I am more of a lark. While I am able to stay up and carouse till the wee hours, my preferred bedtime is 11pm and my brain malfunctions if asked to perform after 9pm. However, come 8am and I am awake, mentally sparkling and refreshed, which is why I am tapping out this blog in bed while the ID gruntles beside me emitting occasional small gouts of flame and sooty gobbets of smoke.

It was the end of October, and the night before we had discussed setting off at 9am prompt to get through the tidal gate of Jack Sound, the portal to ‘The North’. I had my suspicions that this was a tad optimistic, and, indeed, the ID came to bed at silly o’clock having got immersed in her book. I had woken, dressed, and was fizzing to go at 8am but all I could get out of the ID was what I chose to take as a grunt of agreement that I should set off single-handed. And thus began one of my most enjoyable sails.

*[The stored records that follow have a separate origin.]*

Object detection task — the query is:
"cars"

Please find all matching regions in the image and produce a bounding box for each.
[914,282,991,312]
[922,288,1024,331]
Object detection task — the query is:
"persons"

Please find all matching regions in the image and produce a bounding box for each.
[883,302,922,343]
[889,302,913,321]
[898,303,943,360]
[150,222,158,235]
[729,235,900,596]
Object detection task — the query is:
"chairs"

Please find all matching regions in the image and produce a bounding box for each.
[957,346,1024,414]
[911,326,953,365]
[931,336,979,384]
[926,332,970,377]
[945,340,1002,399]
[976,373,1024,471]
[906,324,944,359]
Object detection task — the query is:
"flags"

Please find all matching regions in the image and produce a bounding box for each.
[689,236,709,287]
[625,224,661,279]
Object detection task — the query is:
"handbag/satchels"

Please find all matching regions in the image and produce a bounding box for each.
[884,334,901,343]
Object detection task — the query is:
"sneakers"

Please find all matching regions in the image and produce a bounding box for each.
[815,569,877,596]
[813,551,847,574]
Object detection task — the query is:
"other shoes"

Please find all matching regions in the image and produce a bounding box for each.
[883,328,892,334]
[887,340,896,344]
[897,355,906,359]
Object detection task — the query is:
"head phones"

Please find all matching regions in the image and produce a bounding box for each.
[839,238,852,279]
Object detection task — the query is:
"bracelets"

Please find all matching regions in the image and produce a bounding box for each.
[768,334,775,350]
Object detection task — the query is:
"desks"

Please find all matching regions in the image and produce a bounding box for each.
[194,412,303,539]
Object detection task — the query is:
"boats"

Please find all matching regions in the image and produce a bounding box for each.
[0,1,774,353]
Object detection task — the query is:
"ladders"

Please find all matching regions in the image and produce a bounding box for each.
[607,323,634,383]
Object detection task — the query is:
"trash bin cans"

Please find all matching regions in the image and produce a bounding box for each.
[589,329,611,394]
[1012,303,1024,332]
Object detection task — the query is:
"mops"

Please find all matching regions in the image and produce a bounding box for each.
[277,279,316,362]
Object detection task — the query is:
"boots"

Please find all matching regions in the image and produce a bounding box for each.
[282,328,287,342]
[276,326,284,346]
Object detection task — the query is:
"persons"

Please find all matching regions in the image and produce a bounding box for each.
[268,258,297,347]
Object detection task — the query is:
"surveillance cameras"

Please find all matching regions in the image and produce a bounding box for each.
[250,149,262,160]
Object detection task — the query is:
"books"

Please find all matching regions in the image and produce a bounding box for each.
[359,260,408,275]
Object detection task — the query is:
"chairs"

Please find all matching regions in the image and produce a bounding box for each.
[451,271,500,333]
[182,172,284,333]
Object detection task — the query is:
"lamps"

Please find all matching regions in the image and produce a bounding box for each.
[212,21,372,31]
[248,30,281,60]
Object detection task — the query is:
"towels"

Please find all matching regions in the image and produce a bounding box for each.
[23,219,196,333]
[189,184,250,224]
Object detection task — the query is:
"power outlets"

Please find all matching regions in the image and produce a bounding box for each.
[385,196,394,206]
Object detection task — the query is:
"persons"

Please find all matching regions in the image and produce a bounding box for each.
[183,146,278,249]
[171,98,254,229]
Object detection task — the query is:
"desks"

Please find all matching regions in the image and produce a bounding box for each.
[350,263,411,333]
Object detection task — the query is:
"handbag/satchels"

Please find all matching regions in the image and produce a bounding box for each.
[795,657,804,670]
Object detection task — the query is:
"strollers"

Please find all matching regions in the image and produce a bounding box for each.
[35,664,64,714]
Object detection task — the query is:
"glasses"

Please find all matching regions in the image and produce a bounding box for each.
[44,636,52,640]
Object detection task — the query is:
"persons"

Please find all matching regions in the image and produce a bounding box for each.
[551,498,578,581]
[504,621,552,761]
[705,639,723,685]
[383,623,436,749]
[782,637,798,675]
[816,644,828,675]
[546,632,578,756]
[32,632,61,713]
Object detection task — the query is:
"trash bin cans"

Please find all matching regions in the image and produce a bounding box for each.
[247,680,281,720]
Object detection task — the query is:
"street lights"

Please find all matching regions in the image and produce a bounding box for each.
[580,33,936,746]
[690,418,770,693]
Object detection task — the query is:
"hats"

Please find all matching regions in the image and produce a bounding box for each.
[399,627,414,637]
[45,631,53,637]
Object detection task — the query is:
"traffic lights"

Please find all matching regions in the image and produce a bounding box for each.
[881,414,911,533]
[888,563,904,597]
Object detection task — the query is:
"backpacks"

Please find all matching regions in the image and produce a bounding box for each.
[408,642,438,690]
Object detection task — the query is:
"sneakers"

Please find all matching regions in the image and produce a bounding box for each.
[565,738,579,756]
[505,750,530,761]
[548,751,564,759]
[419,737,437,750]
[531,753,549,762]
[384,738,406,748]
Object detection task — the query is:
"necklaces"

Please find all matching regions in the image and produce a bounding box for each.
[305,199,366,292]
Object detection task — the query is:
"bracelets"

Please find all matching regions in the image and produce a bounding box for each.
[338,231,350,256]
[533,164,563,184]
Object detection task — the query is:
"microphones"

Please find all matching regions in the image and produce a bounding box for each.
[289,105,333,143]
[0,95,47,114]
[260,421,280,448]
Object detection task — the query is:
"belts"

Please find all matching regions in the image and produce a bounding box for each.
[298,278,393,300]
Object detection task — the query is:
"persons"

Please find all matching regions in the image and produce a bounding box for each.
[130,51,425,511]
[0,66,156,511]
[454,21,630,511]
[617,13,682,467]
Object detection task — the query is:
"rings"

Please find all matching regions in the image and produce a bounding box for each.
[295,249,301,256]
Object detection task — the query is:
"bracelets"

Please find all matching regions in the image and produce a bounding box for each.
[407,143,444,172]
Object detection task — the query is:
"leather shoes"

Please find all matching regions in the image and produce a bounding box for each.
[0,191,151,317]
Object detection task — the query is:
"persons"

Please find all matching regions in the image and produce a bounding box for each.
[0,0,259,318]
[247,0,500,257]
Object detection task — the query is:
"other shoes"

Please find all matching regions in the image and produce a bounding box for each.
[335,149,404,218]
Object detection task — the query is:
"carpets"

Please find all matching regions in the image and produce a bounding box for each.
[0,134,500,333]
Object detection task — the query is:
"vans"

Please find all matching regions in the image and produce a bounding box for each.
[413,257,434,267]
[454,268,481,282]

The night’s wind had dropped and a night-time cool shower had cleared the air so that the sun glistened on the lightly rippled water. The mere stirring zephyr of air gainsaid a description of flat calm, yet promised a sailor’s breeze once out of the anchorage’s shelter. Usefully, the tide’s ebb provided motive force so, disdaining the engine, and thoughtful of the sleeping Carol, I simply hauled up the anchor and let Aurial drift while unrolling the genoa. The whole Haven seemed held in suspended animation as I ghosted along with just enough steerage way to avoid the pot buoys. Ray the autopilot steered us as I hoisted the mainsail, and we emerged from the shelter of Thorn Island to catch the start of a useful wind blowing off West Angle bay. Aurial picked up her skirts, and the lovely gurgle of water passing merged with Carol’s burbling breathing from below, though she soon faded into the background as our speed gathered, a gentle heel and the start of the Atlantic swell leaving her sleep undisturbed.

I raised the mizzen and glorified in a seven knot reach across to St Ann’s Head. I was totally alone on the water – a lovely breeze on a fine, sunny, almost warm morning. Life was good. I enjoyed my second cup of coffee – breakfast would wait till the ID emerged to choose her morning fuel. Bearing away at the lighthouse to pass up Broad Sound inevitably took Aurial off her favourite point of sail and our speed dropped, the sails slatting as she tumbled on the confused sea. Ray helmed skilfully, and was steady enough for me to pull across the genoa so we could goosewing with an immediate improvement in motion and speed.

I looked back along the cliffs behind, admiring the low sun glinting through the mist of spray from the breaking swell on the rocks – almost like a net curtain failing to keep the morning sunrise off a sleeping child. Or dragon. Skokholm, capped by a ghostly moon, passed to port and we were in perfect time to catch the last of the north-going stream through the sound. Approaching the Blackstones, I wound in the main and mizzen sheets to gybe onto the transit towards Tuskar rock. The earlier peace of the morning sail had gone, replaced by the excitement of a speedy passage between encroaching rocks – I relieved Ray at the helm and kept Aurial tight on line through the swirls and eddies as the Crabstones swept quickly past to port. Walkers on the cliff path stopped and waved as I powered through, only to gybe less neatly after Tuskar rock. The flapping genoa was finally enough to rouse the sleeping dragon who emerged from her lair, bang on 11am. I headed west before rolling away the genoa and dropping the sails, and helmed us into North Haven for breakfast.

My solo morning sail had ended, but I had enjoyed the best of the day. For me, morning rules – the still peace of an early sunrise will always eclipse even a flamboyant sunset. Each to their own, but I remain a contented lark.